■ Verilen Metin ■
========================
Antalya’da yaklaşık 5 yıldır boşanma aşamasındaki eşinin 11 yaşındaki kızını kendisine göstermediğini ileri süren Ali Y., kızını görebilmek için icra yoluna başvurdu. Ali Y., “Kendi çocuğumu istemeyerek de olsa hacizliyorum. Mecburum, seviyorum çünkü. İnsan kendi çocuğunu hacizler mi?" dedi.
Antalya’nın Muratpaşa ilçesinde yaşayan Ali Y. (37) ile S.Y. (37), 2007 yılında görücü usulü evlendi. Çiftin evliliğinden İ.N.Y. (11) isminde bir kız çocukları dünyaya geldi. 2015 yılında ise şiddetli geçimsizlik gerekçesiyle S.Y., kızıyla birlikte İstanbul’a giderek eşi Ali Y.’ye boşanma davası açtı. Mahkeme, boşanmanın reddine, küçük kızın geçici olarak velayetinin annesine verilmesine ve Ali Y.’nin eşi ve çocuğu için ayrı nafaka ödemesine hükmetti. İlerleyen süre içerisinde bir aracı vasıtasıyla ’protokol’ şartı konularak barışan çift, tekrar aralarında tartışma yaşayınca olay yine mahkemeye taşındı ve boşanma dava dosyası tekrar açıldı. Yaklaşık 5 yıldır süren boşanma davası süresince Ali Y.’nin kızını ayda 1 gün görebilmesine izin verildi. Baba Ali Y., boşanma aşamasındaki eşinin Zonguldak’ta yaşaması sebebiyle kızını ayda 1 gün görebilmek için Antalya’dan Zonguldak’a gitmek zorunda kaldı. Ali Y., mahkemenin 2019 yılındaki duruşmada kızının yılda 1 ay yanında kalmasına müsaade etmesiyle çocuğunu 6 yıl aradan sonra kendi evinde görmenin mutluluğunu yaşadı. Son olarak Ali Y. tarafından açılan boşanma davası da reddedildi. Mahkeme tarafından alınan kararda Ali Y.’nin kızını bayram, sömestr ve yaz aylarında görebilmesine imkan tanındı. Ali Y. ise kızının gösterilmediğini iddia ederek icra yoluna başvurdu.
“İNSAN KENDİ ÇOCUĞUNU HACİZLER Mİ?”
========================
■ Saklanan Kayıtlar ■
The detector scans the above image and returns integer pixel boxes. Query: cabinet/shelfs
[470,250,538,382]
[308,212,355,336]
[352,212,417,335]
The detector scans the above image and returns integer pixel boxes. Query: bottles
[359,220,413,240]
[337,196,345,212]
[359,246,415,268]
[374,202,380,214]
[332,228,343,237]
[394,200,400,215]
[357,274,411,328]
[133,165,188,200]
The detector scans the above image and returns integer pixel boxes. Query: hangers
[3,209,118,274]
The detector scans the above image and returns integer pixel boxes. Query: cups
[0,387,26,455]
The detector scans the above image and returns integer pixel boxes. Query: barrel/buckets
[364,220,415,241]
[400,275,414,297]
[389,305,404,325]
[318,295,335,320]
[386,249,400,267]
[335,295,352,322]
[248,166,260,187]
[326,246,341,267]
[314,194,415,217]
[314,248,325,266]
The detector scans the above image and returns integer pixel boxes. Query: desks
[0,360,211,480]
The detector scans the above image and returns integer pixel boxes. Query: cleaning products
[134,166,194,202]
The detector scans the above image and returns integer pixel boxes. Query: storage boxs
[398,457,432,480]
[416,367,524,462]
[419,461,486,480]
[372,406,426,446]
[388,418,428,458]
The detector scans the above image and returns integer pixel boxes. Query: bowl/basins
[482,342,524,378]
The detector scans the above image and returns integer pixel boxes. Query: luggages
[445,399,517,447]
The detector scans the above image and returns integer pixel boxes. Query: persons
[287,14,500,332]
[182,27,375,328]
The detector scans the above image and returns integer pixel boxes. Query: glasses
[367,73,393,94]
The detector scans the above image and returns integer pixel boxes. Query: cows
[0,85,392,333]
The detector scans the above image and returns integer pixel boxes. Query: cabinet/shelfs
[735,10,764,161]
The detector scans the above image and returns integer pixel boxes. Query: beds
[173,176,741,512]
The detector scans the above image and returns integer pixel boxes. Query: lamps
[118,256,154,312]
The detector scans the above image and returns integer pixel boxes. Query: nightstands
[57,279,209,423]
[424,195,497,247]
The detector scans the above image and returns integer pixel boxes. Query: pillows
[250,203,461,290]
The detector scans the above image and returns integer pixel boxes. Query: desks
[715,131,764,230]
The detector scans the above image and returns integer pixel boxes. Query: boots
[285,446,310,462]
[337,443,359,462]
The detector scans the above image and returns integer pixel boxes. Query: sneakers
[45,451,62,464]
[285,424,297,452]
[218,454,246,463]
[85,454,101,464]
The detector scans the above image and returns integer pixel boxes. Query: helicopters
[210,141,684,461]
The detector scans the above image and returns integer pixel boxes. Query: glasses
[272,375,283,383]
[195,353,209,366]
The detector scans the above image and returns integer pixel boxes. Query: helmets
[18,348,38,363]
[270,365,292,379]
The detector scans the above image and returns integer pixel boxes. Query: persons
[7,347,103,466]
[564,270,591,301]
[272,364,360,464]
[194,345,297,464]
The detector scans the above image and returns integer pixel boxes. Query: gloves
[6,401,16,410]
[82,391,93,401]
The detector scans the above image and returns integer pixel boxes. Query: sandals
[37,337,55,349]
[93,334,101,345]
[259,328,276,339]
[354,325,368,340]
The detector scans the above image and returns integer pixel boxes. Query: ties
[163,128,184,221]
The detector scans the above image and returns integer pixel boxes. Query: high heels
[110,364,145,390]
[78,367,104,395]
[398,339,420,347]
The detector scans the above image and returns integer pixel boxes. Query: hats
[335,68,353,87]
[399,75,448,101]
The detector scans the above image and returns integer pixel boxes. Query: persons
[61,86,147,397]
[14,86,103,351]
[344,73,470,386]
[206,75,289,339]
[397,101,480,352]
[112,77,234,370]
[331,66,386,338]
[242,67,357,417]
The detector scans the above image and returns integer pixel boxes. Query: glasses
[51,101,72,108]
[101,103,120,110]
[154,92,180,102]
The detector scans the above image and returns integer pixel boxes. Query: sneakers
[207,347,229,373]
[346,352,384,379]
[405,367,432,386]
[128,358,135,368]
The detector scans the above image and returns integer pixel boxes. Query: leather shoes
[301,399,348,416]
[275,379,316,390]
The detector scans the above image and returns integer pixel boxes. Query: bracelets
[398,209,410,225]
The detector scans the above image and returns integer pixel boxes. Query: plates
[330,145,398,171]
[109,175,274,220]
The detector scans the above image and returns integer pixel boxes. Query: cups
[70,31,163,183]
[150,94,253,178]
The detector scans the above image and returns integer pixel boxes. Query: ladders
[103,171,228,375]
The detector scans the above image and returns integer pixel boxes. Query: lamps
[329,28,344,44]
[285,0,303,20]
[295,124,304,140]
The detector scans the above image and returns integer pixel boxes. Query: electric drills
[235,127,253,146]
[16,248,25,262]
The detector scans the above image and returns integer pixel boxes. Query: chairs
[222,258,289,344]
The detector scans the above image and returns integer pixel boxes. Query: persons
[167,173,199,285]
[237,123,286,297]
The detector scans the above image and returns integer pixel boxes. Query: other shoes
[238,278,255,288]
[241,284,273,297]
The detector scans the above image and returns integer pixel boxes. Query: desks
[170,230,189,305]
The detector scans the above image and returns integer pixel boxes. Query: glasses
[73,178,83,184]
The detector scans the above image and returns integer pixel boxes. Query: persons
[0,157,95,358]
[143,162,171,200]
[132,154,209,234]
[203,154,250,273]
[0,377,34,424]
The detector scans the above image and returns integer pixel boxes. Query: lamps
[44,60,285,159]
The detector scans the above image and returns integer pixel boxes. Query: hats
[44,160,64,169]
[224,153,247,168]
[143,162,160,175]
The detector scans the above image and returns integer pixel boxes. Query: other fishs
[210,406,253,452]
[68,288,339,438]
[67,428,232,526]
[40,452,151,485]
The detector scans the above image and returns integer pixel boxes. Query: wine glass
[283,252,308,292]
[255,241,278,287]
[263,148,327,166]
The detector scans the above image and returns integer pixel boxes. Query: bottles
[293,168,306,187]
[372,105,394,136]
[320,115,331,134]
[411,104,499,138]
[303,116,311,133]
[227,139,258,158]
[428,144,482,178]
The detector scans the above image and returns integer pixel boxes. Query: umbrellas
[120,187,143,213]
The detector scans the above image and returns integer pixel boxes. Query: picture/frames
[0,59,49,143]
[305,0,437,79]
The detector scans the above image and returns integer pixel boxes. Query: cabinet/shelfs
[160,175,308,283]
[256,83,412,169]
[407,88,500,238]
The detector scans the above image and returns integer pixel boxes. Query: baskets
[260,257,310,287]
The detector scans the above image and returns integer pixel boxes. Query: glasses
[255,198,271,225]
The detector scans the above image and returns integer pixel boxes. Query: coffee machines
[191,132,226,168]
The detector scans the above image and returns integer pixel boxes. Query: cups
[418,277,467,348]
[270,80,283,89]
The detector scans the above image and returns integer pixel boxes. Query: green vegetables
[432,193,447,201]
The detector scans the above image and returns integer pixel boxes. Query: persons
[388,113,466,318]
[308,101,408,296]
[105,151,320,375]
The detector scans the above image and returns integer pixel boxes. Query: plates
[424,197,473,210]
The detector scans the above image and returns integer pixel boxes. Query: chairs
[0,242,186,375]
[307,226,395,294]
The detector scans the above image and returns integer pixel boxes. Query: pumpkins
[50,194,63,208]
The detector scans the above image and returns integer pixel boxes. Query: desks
========================
■ Görevler ■
[1] Aşağıdaki ifadelerin verilen metinle uyuşup uyuşmadığını evet ya da hayır ile belirtin ve her yanıt için belirleyici sözleri metinden aynen alıntılayın: (a) Ali Y. ile S.Y. 2007 yılında görücü usulü evlendi. (b) Mahkeme, S.Y.'nin açtığı davada boşanmaya karar verdi. (c) Boşanma aşamasındaki eş Zonguldak'ta yaşamaktadır.
[2] Verilen metne göre mahkeme, 2019 yılındaki duruşmada kızın ne kadar süre Ali Y.'nin yanında kalmasına izin verdi?
[3] Verilen metni iki cümleyle özetleyin.
Kayıtlar, metinden ayrı bir malzemedir.

■ Yanıtlar ■
[1]
(a) Evet: "2007 yılında görücü usulü evlendi"
(b) Hayır: "Mahkeme, boşanmanın reddine"
(c) Evet: "boşanma aşamasındaki eşinin Zonguldak’ta yaşaması sebebiyle"

[2] Yılda 1 ay.

[3] Antalya'da yaşayan Ali Y., yaklaşık 5 yıldır boşanma aşamasında olduğu eşinin 11 yaşındaki kızını kendisine göstermediğini ileri sürerek kızını görebilmek için icra yoluna başvurdu. Çiftin açtığı boşanma davaları reddedildi ve mahkeme son kararında Ali Y.'nin kızını bayram, sömestr ve yaz aylarında görebilmesine imkan tanıdı.